It started chilly this morning, probably the coldest it has been in a few weeks. The turkeys started gobbling earlier & more than what I heard on Thursday and last weekend. It sounded like a group of gobblers was roosted in about the same general area. I'd hear one gobble, then another bird would double gobble over top of him and another would fire up on top of that. It was music to my ears! None sounded as close as I would have liked, or seemed to be roosted in the area they had been in the past few weeks. It got quiet for a time & I figured they were already on the ground. At 7:05 I heard one gobble that sounded louder than the rest. I quickly cutt & yelped back to him, which he answered before I got through with the calling sequence. He gobbled again & I stayed quiet, letting him stew a bit. The next time he gobbled, he was closer.
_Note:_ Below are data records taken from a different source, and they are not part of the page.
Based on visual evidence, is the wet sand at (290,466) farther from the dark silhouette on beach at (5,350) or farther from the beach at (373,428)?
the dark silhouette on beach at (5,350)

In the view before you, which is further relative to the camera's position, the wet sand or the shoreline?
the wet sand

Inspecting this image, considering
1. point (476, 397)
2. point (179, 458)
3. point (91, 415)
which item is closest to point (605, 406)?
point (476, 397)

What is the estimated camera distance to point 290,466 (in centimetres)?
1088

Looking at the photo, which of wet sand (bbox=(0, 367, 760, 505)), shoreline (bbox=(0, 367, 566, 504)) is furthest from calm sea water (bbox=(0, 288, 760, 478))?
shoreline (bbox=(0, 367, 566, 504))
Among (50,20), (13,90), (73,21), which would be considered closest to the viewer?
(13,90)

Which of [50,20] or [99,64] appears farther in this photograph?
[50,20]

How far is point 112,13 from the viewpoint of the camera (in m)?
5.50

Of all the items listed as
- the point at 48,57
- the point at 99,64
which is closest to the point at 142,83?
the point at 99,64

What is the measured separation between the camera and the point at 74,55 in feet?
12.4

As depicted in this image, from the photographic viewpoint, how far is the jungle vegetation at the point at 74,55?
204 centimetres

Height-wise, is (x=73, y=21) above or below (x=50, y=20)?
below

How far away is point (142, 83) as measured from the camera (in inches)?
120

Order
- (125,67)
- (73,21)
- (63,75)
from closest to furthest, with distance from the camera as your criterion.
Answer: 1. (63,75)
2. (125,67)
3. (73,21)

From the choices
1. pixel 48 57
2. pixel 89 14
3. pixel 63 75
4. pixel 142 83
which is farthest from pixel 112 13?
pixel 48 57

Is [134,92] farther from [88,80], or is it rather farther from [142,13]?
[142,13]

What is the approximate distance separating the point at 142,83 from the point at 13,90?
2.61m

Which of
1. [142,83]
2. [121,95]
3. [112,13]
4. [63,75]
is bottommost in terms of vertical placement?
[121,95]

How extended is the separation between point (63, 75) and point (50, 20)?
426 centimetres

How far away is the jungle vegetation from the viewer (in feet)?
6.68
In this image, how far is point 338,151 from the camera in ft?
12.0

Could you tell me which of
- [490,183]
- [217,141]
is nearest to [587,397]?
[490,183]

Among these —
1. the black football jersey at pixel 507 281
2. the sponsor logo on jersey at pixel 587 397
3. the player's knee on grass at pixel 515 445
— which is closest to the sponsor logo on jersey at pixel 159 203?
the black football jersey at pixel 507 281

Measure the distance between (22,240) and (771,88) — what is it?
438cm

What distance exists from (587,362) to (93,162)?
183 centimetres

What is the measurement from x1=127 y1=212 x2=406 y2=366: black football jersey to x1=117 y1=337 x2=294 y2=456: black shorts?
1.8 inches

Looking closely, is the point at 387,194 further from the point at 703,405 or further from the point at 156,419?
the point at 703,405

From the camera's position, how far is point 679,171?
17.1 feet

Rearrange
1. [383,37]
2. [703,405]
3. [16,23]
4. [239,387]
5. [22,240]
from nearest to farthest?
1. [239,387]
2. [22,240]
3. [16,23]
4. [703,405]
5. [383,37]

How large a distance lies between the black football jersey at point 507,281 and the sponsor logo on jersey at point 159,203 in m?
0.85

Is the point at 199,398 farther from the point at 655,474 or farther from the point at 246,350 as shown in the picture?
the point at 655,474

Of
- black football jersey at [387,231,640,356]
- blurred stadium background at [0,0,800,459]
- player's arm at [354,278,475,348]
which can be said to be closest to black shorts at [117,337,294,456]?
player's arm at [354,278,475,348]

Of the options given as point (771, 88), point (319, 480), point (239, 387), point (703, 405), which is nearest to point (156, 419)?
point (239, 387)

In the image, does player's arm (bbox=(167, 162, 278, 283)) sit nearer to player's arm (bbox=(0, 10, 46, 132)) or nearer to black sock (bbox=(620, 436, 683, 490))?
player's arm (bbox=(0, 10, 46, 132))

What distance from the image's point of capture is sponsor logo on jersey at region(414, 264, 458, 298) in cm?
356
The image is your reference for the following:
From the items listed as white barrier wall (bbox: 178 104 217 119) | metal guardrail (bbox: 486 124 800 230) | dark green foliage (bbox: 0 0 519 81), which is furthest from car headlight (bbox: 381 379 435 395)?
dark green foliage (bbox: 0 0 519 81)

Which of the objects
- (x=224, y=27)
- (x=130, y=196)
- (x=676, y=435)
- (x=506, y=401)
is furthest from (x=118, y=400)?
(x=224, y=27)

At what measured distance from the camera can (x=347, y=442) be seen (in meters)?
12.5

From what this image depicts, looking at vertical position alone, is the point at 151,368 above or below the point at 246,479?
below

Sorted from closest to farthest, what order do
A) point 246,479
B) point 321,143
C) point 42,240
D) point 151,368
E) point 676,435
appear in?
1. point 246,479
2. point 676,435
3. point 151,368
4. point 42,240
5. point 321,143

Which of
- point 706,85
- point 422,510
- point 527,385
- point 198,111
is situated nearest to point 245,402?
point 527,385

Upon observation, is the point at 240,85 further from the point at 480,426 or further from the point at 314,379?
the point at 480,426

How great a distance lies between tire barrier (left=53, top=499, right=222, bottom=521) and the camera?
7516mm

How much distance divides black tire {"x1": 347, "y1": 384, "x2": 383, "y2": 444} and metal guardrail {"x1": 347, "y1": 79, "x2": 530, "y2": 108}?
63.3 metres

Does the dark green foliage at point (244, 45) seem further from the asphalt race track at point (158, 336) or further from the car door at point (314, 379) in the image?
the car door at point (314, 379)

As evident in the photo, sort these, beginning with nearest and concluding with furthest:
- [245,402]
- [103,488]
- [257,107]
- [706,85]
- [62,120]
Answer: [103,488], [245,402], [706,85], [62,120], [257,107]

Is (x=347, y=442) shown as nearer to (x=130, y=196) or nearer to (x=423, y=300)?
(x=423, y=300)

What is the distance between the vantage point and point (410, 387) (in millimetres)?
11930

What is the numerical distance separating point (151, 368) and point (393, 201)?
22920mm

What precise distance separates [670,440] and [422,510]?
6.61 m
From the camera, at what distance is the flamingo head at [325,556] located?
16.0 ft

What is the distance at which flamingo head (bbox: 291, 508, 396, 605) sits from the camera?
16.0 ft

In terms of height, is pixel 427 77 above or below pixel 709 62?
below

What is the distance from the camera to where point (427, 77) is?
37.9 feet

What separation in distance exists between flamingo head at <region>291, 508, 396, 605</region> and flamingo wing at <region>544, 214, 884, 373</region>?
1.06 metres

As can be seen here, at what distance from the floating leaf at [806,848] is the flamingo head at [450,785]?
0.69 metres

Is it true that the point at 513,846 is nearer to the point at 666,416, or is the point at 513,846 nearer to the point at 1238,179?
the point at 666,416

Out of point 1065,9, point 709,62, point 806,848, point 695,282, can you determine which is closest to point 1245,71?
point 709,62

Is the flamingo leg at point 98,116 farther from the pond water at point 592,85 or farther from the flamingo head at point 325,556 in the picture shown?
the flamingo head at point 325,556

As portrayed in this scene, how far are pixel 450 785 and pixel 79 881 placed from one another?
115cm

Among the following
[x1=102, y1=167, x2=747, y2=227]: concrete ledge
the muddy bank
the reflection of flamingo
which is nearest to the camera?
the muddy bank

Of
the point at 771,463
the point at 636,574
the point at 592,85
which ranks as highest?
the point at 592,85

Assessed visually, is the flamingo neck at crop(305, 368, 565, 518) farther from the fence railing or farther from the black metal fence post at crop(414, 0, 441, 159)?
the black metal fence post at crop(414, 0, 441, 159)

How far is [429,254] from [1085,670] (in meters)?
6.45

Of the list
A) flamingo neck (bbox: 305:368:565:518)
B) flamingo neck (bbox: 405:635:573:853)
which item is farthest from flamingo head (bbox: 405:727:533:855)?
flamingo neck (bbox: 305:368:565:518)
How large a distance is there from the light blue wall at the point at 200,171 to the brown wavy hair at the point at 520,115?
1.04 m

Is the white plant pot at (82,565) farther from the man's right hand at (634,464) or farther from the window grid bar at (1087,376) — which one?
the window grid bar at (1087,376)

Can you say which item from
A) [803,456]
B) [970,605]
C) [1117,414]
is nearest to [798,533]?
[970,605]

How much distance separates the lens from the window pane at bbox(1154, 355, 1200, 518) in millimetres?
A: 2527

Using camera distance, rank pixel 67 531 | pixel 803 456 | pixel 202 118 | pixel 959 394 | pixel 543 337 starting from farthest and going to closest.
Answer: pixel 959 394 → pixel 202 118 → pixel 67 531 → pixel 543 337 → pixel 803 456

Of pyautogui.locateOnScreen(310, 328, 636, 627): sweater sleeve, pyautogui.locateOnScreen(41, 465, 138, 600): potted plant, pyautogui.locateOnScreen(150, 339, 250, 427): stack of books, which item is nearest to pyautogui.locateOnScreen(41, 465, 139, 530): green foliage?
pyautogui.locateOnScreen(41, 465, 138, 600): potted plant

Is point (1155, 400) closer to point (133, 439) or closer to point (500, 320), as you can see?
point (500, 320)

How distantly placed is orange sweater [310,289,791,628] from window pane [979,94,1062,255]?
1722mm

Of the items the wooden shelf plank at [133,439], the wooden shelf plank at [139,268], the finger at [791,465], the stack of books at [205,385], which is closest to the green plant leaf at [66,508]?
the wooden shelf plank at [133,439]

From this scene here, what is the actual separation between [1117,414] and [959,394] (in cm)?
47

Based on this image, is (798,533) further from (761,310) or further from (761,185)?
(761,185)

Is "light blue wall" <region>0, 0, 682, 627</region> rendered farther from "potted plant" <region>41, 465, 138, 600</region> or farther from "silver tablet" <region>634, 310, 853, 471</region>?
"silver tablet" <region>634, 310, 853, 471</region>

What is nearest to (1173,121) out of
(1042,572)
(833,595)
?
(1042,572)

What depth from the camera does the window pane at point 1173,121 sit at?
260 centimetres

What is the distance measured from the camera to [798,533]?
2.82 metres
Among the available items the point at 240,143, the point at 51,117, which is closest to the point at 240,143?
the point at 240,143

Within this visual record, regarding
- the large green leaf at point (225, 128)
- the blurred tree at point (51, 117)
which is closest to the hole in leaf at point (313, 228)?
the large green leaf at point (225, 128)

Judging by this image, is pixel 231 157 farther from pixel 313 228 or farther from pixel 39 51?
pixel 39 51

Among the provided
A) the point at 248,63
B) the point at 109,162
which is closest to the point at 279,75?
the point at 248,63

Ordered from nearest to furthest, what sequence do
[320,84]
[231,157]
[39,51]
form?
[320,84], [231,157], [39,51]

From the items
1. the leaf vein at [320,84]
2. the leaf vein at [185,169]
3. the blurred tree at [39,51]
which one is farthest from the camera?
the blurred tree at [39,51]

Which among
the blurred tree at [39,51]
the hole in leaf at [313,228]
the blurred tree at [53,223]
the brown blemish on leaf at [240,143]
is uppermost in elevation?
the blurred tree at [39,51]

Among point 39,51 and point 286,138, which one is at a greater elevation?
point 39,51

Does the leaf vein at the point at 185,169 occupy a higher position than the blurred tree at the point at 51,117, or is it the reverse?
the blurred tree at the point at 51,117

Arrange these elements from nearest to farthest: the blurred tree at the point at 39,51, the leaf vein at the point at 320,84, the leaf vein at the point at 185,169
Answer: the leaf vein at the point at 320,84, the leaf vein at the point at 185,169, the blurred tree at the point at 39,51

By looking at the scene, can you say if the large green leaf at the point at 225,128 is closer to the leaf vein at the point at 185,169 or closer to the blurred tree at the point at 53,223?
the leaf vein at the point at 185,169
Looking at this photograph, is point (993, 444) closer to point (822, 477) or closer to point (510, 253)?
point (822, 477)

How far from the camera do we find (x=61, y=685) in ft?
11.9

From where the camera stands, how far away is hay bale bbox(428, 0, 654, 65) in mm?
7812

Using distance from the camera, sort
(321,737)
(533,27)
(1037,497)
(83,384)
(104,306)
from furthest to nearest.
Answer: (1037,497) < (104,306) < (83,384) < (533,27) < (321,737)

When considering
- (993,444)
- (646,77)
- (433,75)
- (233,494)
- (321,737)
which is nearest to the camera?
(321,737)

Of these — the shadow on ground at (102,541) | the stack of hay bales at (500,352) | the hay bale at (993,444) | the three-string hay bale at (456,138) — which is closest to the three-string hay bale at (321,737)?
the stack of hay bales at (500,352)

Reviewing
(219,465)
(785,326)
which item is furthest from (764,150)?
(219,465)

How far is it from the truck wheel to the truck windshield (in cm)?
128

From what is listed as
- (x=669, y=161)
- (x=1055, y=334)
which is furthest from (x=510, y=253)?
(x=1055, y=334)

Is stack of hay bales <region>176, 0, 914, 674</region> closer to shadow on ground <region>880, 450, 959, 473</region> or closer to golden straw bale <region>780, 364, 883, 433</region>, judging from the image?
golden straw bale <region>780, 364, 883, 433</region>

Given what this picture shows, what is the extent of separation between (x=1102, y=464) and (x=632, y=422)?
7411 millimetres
This time with a diaphram, I threw a few more cutts & a few yelps away from the direction he was coming to make it sound like the hen was heading towards the bottom. He gobbled back instantly. I got the gun up & got ready to shoot. I was talking on the radio to E.P. who had barely heard his last two gobbles, when the sound of spitting & drumming came from over my left shoulder. Two minutes after that, I saw a black blob easing toward the front of where I was set up. He went into strut and walked along looking for the source of the calls. When he got up beside me, he looked my way, but continued on. He passed about 7 yards to my left. There was only one tree big enough to obstruct his view so I could move the gun on him and I had to wait & hope he'd go behind it. Just before he got to the tree, he came out of strut, threw his periscope head up and looked my way. I think I was breathing through my ears. He went back into strut and crossed behind the big (big enough anyway) tree. I could see his fan out both sides of the tree. He spun a quarter turn and went into half strut, exposing his head out one side of the tree. I rolled him @ 11 yards. It was 7:20. I broke in my new vest the right way.
I'm guessing he is a two year old bird. He has an exceptionally long beard (12 inches!) and weighed 19 lbs. 2 oz., plus had spur length of 1 inch on the right and 14/16ths on the left that was blunted.
E.P. asked me over the radio to come over and call for him once I stashed my bird at the cabin. He decided to move from one blind to a new blind I dug into a small sand bank about 15 yards South where he could get a little better vantage point of where the old logging road & powerlines cross. I took the place he had been hunting at the oldest brush blind on the property that is now getting overgrown with honeysuckle. After letting things cool down for about 45 minutes, I threw out some cutts and a few yelps. Nothing. About ten minutes later, I caught movement to my right and another gobbler was easing out to the opening. I instantly told E.P. over the radio and the bird hung in the shadows about 10 yards to my right. He was just sort of milling about. He did not strut or spit & drum and his body language said he was kind of nervous. He ended up moseying up into the planted pines, toward one of the food plots, and then sprinted onto the neighboring property when activity a ways up the powerlines frightened him. He never knew we were there or how close he came to dying. E.P. never had a clear shot and I did not even have my gun loaded, as we only get two tags here.
I left E.P. who moved to another blind for this afternoon's hunt, as I had a turkey to clean.